In both cerebrovascular illness and neurodegenerative disease, the control of cardiovascular risk factors contributes to overall brain health. People who follow the Mediterranean diet had a lower chance of developing cognitive decline and AD, according to recent systematic evaluations. In addition to preserving function and lessening caregiver stress in AD patients, regular aerobic exercise has long been known to protect metabolic diseases like diabetes mellitus and coronary artery disease. Exercise not only keeps patients' strength and agility from deteriorating as they age, but it also lowers neuropsychiatric symptoms and the resulting rise in care needs. Regardless of age at the start of exercise, recreational physical activity improves cognitive function later in life. Patients with genetic risk factors for AD who consistently exercised showed less atrophy in their brains than those who did not, indicating that aerobic exercise slows the progression of neurodegeneration. Regardless of cognitive function, all healthcare professionals should advise patients to engage in regular exercise because of the inherent systemic benefits and lack of health risks, even though larger controlled studies are still required to examine the long-term effects of physical activity in patients with biomarker-proven AD pathology[4].
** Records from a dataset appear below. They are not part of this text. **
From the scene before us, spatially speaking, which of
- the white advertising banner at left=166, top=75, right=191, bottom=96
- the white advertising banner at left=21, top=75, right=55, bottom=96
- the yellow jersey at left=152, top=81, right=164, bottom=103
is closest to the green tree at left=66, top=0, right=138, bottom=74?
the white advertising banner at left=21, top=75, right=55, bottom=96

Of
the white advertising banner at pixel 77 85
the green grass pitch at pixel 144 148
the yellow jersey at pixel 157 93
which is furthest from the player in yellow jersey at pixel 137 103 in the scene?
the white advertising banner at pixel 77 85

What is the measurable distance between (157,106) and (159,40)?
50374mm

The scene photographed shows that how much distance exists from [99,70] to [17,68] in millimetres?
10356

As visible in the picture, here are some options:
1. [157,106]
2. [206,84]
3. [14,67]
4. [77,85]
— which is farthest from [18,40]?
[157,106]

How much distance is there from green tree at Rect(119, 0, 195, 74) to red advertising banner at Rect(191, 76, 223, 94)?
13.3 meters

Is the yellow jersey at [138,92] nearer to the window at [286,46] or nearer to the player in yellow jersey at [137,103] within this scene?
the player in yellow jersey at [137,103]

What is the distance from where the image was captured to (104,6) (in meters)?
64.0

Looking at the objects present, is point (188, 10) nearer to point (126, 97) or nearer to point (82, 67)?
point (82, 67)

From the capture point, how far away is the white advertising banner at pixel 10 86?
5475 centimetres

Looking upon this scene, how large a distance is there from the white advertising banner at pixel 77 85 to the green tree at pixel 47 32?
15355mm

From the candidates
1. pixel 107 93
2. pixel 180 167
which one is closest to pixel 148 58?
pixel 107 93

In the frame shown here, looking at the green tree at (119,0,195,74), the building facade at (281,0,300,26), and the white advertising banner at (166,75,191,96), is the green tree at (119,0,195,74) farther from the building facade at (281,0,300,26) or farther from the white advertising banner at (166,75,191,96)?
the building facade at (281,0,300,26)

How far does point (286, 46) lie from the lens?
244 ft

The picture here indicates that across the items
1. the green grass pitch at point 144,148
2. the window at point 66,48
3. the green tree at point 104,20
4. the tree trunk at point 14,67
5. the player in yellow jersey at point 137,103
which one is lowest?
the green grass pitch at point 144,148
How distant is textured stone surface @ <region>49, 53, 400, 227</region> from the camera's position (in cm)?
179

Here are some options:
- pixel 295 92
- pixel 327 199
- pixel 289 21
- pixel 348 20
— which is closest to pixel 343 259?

The hypothesis holds that, although the abnormal protein is implicated at the onset of AD, the progression of clinical symptoms is caused by more widespread neural network dysfunction. This hypothesis was made possible by the failure of some targeted therapies toward in large-scale clinical trials. In almost all brain networks, gamma oscillation, a high-frequency brainwave rhythm, is linked to inter-neuronal communication and may be used to discriminate between real and imagined memories. Recently, Massachusetts Institute of Technology researchers discovered that inducing gamma-frequency oscillations in an AD mice model resulted in decreased a deposition and improved cognitive performance. This was accomplished by entraining the desired frequency in the mouse cortex using a non-invasive 40 Hz photic stimulator. Early-stage tests for this approach are also ongoing right now[5].

Conclusion

Clinical symptoms that matched the pattern of memory impairment and loss of functional independence across many cognitive domains were used for the diagnosis and treatment of AD. The NIA-AA and DSM-5's reclassification approach has expanded the spectrum of AD to encompass pre-clinical disease and MCI, laying the groundwork for the early detection of patients who are at risk. Today, there are a few commonly used diagnostic tests that support clinical assessment for a more precise diagnosis of AD pathology. These tests include bodily fluids and imaging tests, which have high specificity. The AD therapy options, however, continue to be supportive and symptomatic without affecting the long-term outlook. Memantine and cholinesterase inhibitors are two examples of medications that enhance cognition and alertness, respectively, without affecting the lifespan or general course of AD dementia. The only therapies that have been shown to reduce the risk of AD and potentially prevent overall cognitive decline are lifestyle changes like diet and exercise, which are first-line recommendations for all patients regardless of cognitive function. The current targets for prospective treatments are the pathological traits linked to AD, A and p-tau; however, early success in comparative research and smaller clinical trials is not yet replicable in larger-scale administrations.